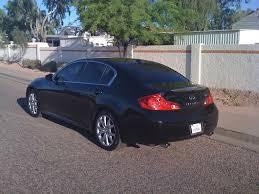 infiniti g37 black sedan. image infiniti g37 black sedan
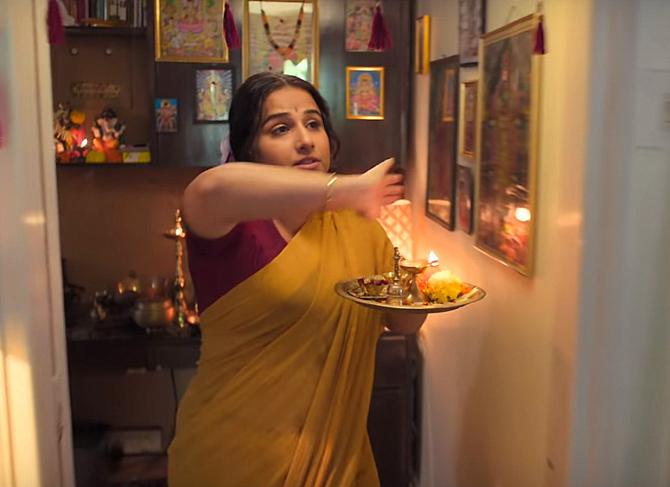 Vidya Balan starrer Mission Mangal Movie Photos  12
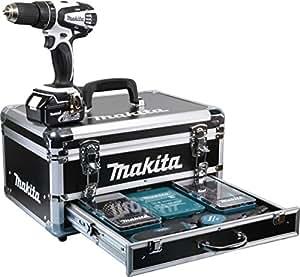 makita akku schlagbohrschrauber im alu kunststoffkoffer inklusiv 2 akkus und ladeger t 18 v 1 5. Black Bedroom Furniture Sets. Home Design Ideas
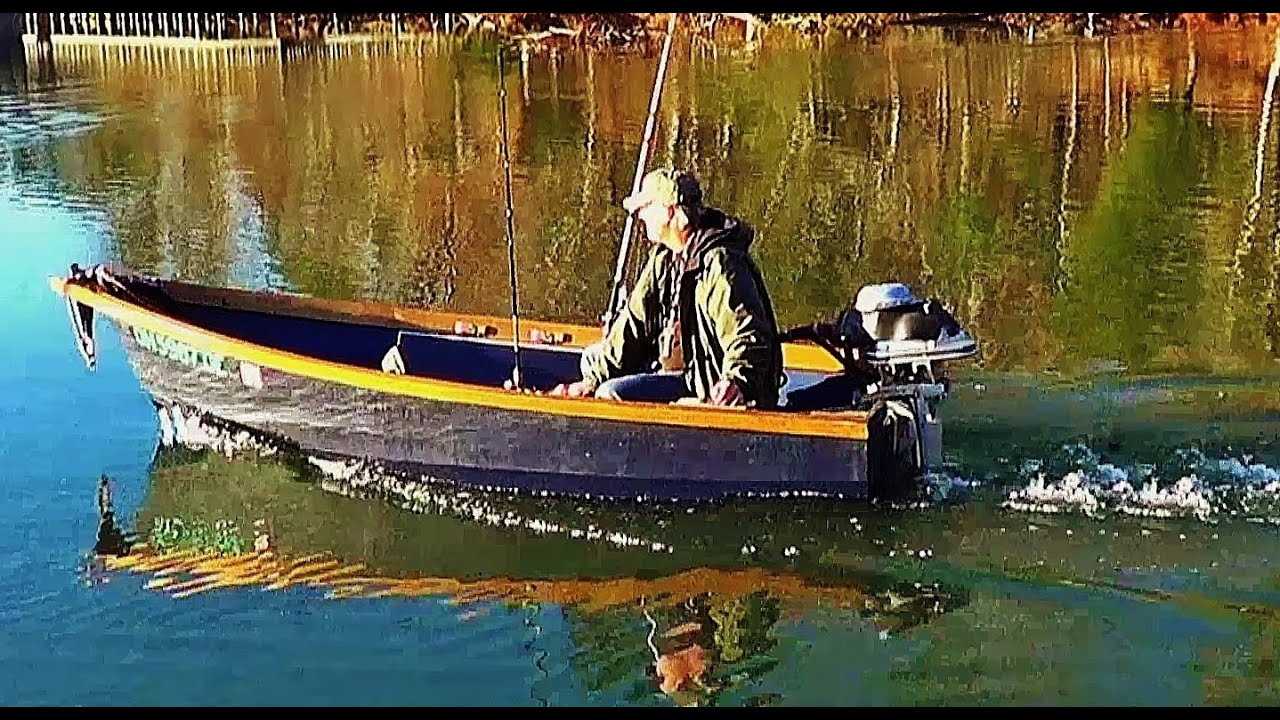 How To Operations Homemade Electric Boat Outboard Motor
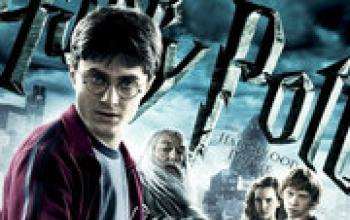 Harry Potter and the Half Blood Prince Soundtrack
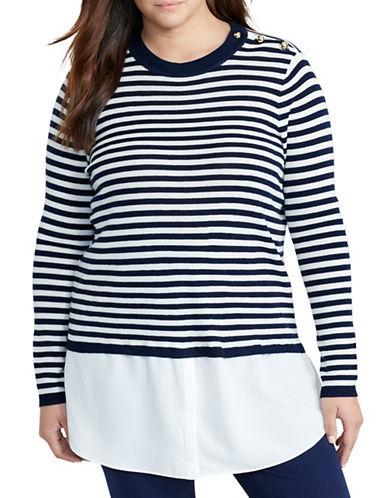 Lauren Ralph Lauren Plus Layered Wool Sweater-BLUE-1X 88837648_BLUE_1X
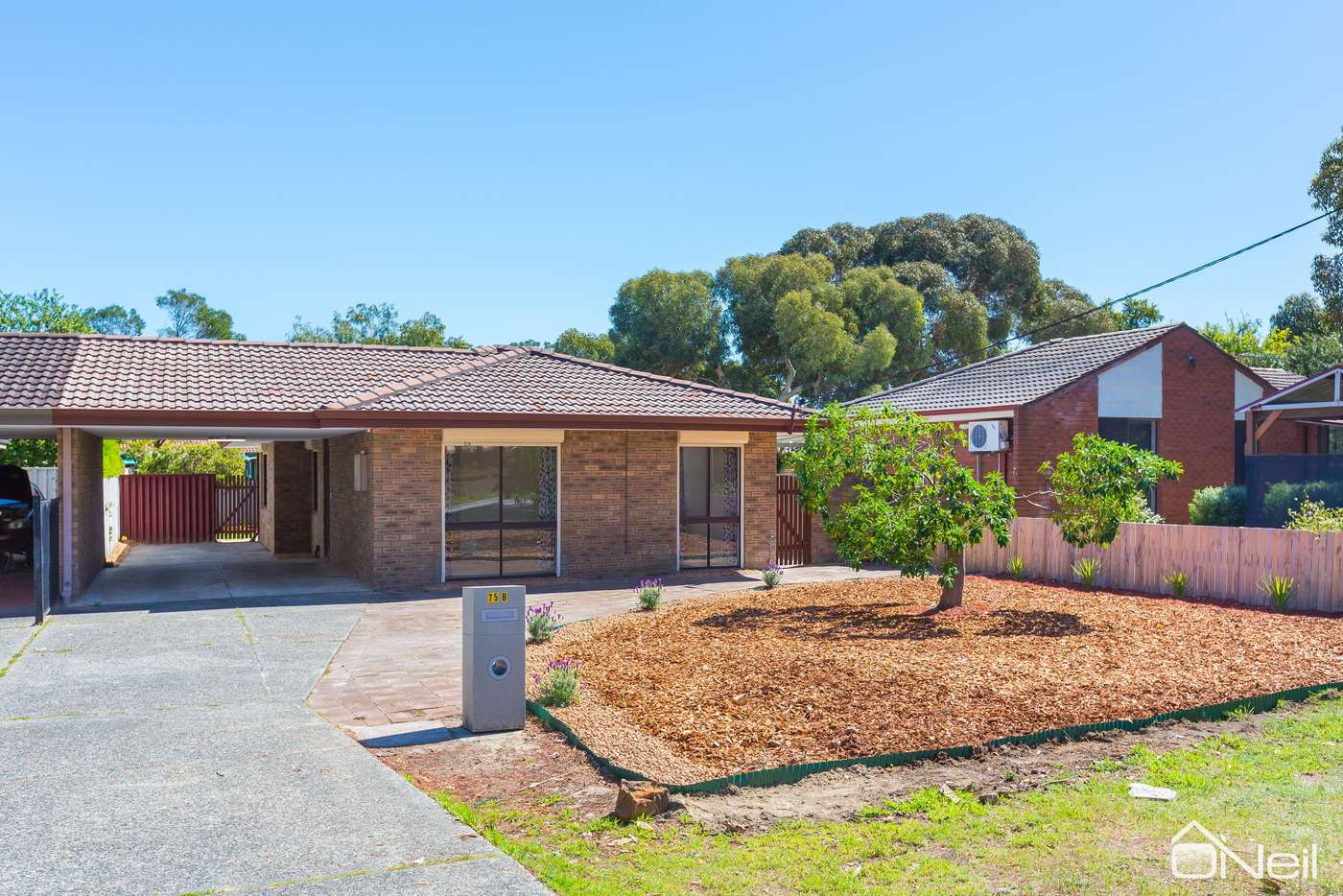 Main view of Homely house listing, 75B Gribble Avenue, Armadale WA 6112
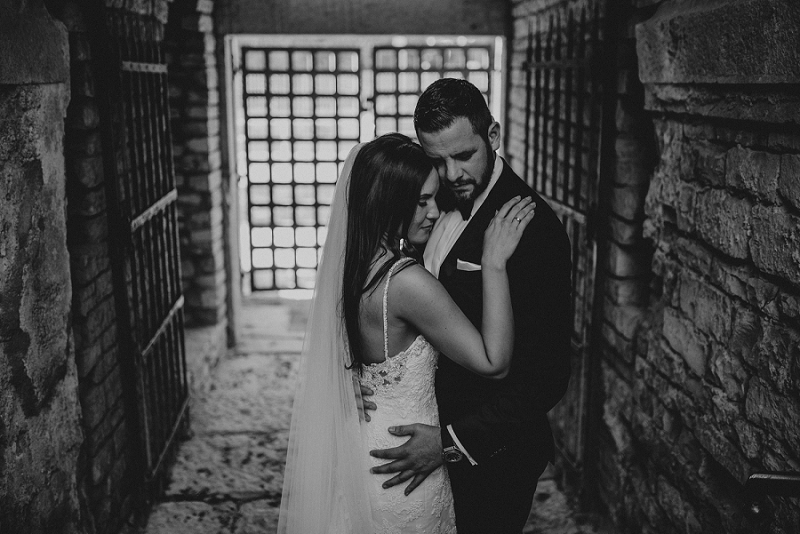 german-wedding-photographer-rovinj-istria-croatia_2904.jpg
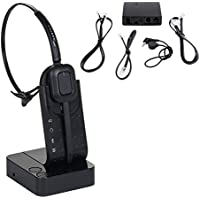 Avaya 9404, 9406, 9504, 9508, 9608, 9611, 9620, 9621, 9630, 9640, 9641G, 9650, 9670, 9620L Wireless Headset with EHS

———

Starting at the line that contains "Main view of", extract each line through the last line of the material exactly as written, and include no pictures.

 Main view of Homely house listing, 75B Gribble Avenue, Armadale WA 6112
 german-wedding-photographer-rovinj-istria-croatia_2904.jpg
 Avaya 9404, 9406, 9504, 9508, 9608, 9611, 9620, 9621, 9630, 9640, 9641G, 9650, 9670, 9620L Wireless Headset with EHS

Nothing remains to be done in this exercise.